- _Stated goal 1_:
From the 2006 fund performance review, extract the passage from "Performance Review 2006Tadahiro" up to and including "more up-side potential.".
=======
Performance Review 2006Tadahiro Fujimura: "The Fund decreased by -8.07% in Year 2006 while the benchmark was down by -4.26%.
We believed that individual consumption may be the driver of the Japanese economy on back of the increase in wages. Also, we had a view that companies were beginning to spend on capital equipment as their retained earnings continue to build up. We were optimistic about housing related industries, though explicit demand had not emerged with potential buyers concerned about a potential interest rate hike, consumption tax increase and rising real estate prices. Under this environment, we maintained a positive view on domestic oriented names such as construction, housing, service, as well as software that had less probability to experience selling pressure and had more up-side potential.
In year 2006, the Japanese Mid and Small cap markets experienced a sharp correction triggered by the “Livedoor Shock” in January. We saw a flight to quality as well as demand supply imbalance within the markets. The Fund’s major detractors were retailers and wholesalers which were sold off due to profit taking activities including Nafco (2790), a home center operator in southeast Japan. On the other hand, the major contributors were chemical companies including Stella Chemifa (4109) with good earnings momentum."
=======
- _Stated goal 2_:
Could you copy the records from the line with "Mask nucleus. Wrap" up to and including the line with "129L150 155H185L193 134H197V104L193", leaving the pictures out?

- _Provided data_:
=======
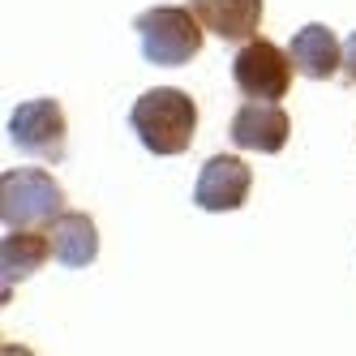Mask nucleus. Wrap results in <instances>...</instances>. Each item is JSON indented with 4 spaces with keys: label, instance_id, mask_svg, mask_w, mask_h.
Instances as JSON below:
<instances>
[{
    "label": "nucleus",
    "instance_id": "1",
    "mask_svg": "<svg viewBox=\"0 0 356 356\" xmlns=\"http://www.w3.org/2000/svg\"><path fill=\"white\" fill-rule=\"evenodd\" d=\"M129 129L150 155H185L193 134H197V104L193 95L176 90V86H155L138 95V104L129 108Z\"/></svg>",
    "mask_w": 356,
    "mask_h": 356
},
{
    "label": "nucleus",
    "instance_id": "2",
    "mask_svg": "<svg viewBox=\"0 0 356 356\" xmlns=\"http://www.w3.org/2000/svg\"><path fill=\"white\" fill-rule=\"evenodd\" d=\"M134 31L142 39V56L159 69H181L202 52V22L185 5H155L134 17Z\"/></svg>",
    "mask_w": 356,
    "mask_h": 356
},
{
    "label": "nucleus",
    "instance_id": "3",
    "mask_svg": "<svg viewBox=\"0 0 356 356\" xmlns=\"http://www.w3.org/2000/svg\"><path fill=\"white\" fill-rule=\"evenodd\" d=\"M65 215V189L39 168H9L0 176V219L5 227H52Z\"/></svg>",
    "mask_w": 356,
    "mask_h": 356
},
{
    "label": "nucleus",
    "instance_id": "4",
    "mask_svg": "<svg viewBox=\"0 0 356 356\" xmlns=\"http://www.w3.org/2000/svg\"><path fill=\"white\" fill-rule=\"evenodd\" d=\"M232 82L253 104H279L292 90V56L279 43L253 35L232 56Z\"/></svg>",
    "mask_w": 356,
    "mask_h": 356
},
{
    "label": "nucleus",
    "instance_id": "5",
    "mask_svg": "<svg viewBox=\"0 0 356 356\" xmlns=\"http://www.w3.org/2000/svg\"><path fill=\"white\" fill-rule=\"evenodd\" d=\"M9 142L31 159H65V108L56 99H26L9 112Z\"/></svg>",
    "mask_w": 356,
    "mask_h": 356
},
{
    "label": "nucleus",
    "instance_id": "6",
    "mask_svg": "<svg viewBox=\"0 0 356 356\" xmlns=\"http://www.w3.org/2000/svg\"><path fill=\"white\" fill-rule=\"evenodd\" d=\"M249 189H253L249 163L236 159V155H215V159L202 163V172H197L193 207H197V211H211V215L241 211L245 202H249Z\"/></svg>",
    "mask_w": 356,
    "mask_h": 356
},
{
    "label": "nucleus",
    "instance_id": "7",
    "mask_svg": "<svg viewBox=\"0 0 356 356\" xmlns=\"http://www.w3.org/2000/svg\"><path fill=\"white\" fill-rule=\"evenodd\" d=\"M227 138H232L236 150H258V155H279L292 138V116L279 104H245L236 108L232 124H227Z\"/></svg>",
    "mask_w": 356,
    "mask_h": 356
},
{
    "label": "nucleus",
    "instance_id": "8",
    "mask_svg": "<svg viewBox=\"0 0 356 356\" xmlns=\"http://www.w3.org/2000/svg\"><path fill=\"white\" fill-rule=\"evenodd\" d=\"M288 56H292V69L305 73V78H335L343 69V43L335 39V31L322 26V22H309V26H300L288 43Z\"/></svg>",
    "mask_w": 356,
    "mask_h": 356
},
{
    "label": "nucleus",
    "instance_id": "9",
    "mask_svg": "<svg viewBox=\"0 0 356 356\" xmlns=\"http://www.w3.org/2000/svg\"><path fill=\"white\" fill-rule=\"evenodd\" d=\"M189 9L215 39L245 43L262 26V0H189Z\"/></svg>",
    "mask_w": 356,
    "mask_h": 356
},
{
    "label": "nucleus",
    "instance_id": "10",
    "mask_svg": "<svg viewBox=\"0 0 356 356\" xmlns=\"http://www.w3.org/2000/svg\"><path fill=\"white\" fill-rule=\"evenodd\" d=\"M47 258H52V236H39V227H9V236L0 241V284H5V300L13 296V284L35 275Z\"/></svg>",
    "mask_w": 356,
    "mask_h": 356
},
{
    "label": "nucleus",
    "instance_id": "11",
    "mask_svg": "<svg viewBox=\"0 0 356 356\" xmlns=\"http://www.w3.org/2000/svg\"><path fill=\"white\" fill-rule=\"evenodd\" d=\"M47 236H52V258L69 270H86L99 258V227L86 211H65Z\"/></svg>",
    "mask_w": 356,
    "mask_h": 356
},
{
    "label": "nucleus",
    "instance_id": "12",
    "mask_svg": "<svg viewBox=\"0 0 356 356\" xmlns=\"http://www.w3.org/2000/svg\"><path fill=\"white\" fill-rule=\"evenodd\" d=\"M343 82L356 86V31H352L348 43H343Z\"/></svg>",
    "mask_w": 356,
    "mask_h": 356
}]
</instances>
=======
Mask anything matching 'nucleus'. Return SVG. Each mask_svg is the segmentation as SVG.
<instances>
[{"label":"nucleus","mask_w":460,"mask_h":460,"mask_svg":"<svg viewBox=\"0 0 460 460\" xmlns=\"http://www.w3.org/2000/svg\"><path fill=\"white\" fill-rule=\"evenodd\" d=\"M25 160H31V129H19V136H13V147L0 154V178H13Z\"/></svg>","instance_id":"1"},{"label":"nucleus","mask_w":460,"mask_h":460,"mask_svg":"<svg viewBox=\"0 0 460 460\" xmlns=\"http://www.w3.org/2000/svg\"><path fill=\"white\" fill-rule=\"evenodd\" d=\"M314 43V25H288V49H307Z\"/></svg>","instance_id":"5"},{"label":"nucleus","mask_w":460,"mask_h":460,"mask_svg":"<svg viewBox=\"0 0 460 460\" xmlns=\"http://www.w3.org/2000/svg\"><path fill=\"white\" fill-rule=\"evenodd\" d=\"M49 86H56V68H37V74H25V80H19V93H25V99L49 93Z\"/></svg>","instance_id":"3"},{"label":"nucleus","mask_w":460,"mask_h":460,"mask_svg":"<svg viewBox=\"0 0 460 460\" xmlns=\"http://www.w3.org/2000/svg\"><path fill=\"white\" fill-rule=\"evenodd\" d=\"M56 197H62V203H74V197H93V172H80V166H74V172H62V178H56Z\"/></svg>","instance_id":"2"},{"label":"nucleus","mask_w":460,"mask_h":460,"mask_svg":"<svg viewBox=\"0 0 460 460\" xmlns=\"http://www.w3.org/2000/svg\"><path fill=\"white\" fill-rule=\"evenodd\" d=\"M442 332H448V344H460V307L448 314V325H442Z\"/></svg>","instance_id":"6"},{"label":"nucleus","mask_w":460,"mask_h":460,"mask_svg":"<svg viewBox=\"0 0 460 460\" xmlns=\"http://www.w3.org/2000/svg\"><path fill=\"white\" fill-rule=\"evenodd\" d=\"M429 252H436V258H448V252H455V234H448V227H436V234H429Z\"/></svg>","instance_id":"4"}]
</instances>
=======
- _Full output 1_:
Performance Review 2006Tadahiro Fujimura: "The Fund decreased by -8.07% in Year 2006 while the benchmark was down by -4.26%.
We believed that individual consumption may be the driver of the Japanese economy on back of the increase in wages. Also, we had a view that companies were beginning to spend on capital equipment as their retained earnings continue to build up. We were optimistic about housing related industries, though explicit demand had not emerged with potential buyers concerned about a potential interest rate hike, consumption tax increase and rising real estate prices. Under this environment, we maintained a positive view on domestic oriented names such as construction, housing, service, as well as software that had less probability to experience selling pressure and had more up-side potential.

- _Full output 2_:
Mask nucleus. Wrap results in <instances>...</instances>. Each item is JSON indented with 4 spaces with keys: label, instance_id, mask_svg, mask_w, mask_h.
Instances as JSON below:
<instances>
[{
    "label": "nucleus",
    "instance_id": "1",
    "mask_svg": "<svg viewBox=\"0 0 356 356\" xmlns=\"http://www.w3.org/2000/svg\"><path fill=\"white\" fill-rule=\"evenodd\" d=\"M129 129L150 155H185L193 134H197V104L193 95L176 90V86H155L138 95V104L129 108Z\"/></svg>",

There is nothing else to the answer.